Alles andere schwebt in höheren Sphären, in denen ich mich nicht auskenne...:sad: 

Dies unabhängig von Handwerk oder Industrie. 

Gruß
Tommi


----------



## jürgen g (24 Februar 2016)

Hallo zusammen, 
vielen Dank erst mal für das rege Interesse an meiner Frage.
Ich schließe mich nach weitere Recherche Morymmus an.
Werkstattleiter kann eigentlich jeder machen.
Aber jeder Betrieb brauch nun mal einen verantwortliche Elektrofachkraft. Dafür muss der Unternehmer sorgen, ansonsten verletzt er seine Pflicht
Ob dieser nun Werkstattleiter ist oder nicht ist erst mal egal! 
Da es in unserem Betrieb aber keinen Elektromeister gibt, kommen wir nicht an eine Fortbildung oder eine Neuanstellung herum!


Gruß

Jürgen


----------



## MeisterLampe81 (2 März 2016)

jora schrieb:


> Hallo zusammen,
> 
> die Diskussion befindet sich leider im falschen rechtlichen Rahmen, eine Norm hat keinen Gesetzescharakter.
> Hier sollte das Arbeitsschutzgesetz mit der BetrSIchV herangezogen werden.
> ...



Hallo Alex,

da liegst du leider falsch.

Im EnWG (Energiewirtschaftsgesetz) steht im §49:

"(1) Energieanlagen sind so zu errichten und zu  betreiben, dass die technische Sicherheit gewährleistet ist. Dabei sind  vorbehaltlich sonstiger Rechtsvorschriften die allgemein anerkannten  Regeln der Technik zu beachten.
(2) Die  Einhaltung der allgemein anerkannten Regeln der Technik wird vermutet,  wenn bei Anlagen zur Erzeugung, Fortleitung und Abgabe von 1. Elektrizität die technischen Regeln des Verbandes der Elektrotechnik Elektronik Informationstechnik e. V.
...
eingehalten worden sind."

Somit bekommen die VDE Vorschriften Gesetzescharakter.

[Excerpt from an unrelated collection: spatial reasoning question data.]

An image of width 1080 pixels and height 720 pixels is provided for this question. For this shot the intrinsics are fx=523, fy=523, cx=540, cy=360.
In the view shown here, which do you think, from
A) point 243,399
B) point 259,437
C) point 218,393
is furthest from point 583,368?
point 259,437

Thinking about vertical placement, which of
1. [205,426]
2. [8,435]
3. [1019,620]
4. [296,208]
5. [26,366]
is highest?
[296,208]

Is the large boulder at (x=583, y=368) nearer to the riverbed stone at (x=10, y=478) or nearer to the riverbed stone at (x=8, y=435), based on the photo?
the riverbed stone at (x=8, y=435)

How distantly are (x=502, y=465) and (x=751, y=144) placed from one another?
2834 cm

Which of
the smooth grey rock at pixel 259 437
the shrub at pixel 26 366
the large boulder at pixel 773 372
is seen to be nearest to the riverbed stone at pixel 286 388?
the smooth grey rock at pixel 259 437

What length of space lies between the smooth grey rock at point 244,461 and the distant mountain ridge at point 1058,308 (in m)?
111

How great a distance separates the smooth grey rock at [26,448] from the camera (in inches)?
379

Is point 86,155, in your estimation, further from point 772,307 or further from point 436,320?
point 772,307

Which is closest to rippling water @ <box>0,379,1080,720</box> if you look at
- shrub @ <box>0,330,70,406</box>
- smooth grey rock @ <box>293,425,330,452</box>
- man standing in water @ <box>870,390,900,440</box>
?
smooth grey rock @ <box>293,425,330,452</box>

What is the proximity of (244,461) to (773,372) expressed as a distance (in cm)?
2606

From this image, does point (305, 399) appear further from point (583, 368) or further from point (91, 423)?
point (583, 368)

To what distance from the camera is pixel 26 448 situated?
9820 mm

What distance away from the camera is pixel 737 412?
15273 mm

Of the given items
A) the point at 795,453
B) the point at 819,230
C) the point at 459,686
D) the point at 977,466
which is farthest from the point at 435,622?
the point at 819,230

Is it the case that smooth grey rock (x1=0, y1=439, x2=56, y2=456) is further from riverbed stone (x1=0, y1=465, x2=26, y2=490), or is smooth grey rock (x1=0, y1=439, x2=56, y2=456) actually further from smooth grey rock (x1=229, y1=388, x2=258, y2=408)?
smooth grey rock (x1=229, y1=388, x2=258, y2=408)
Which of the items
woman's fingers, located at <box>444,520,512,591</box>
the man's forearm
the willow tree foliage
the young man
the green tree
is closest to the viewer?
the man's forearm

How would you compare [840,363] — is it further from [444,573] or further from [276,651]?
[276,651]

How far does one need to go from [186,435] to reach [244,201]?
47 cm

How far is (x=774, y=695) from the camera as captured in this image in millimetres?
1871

Weiterhin hat der Unternehmer selbst die Verantwortung für den Betrieb der elektrischen Anlagen. Hat er nicht die entsprechende Qualifikation diese Aufgaben ordnungsgemäß wahrzunehmen, muss er eine Pflichtenübertragung an eine geeignete Person machen, da er sonst selbst in den Bereich des Organisationsverschulden kommt. 

P.S. Hierbei handelt es sich nicht um eine Rechtsberatung 

Gruß
MeisterLampe81


----------



## jora (3 März 2016)

MeisterLampe81 schrieb:


> Im EnWG (Energiewirtschaftsgesetz) steht im §49:
> 
> "(1) Energieanlagen sind so zu errichten und zu  betreiben, dass die technische Sicherheit gewährleistet ist. Dabei sind  vorbehaltlich sonstiger Rechtsvorschriften die allgemein anerkannten  Regeln der Technik zu beachten.
> (2) Die  Einhaltung der allgemein anerkannten Regeln der Technik wird vermutet,  wenn bei Anlagen zur Erzeugung, Fortleitung und Abgabe von 1. Elektrizität die technischen Regeln des Verbandes der Elektrotechnik Elektronik Informationstechnik e. V.
> ...



Guten Morgen MeisterLampe81,

sehe ich natürlich anders. 

Für mich ist das EnWG das Gesetzt für das EVU und nicht für den Endverbraucher. Für mich fällt alles ins EnWG, was für die Stabilität und Zuverlässigkeit zuständig ist, bis zum VEndverbraucheranschluss.
http://www.gesetze-im-internet.de/enwg_2005/

Den Verweis des EnWG kenne ich, v.a. im Gasbereich auf die DVGW, jedoch sehe ich hier noch immer keinen Gesetzescharakter, hier ist für mich nur die Beweislastumkehr vorhanden. Gäbe es einen Gesetzescharakter einer Norm/technischen Regel/o.ä. müsste man als Anwender vor Anwendung der Norm nie prüfen, ob diese uneingeschränkt den Stand der Technik abbilden kann.

Was ich jedoch sehr interessant finde, dass das EnWG sich nicht auf den "Stand der Technik" sondern nur auf die "anerkannten Regeln der Technik", sprich den "Bodensatz" der Sicherheitstechnik beruft. Man könnte nun auf die Idee kommen, das die Normen viel zu viel wären, da diese den Stand der Technik wiederspiegeln. 

Gruß
Alex


----------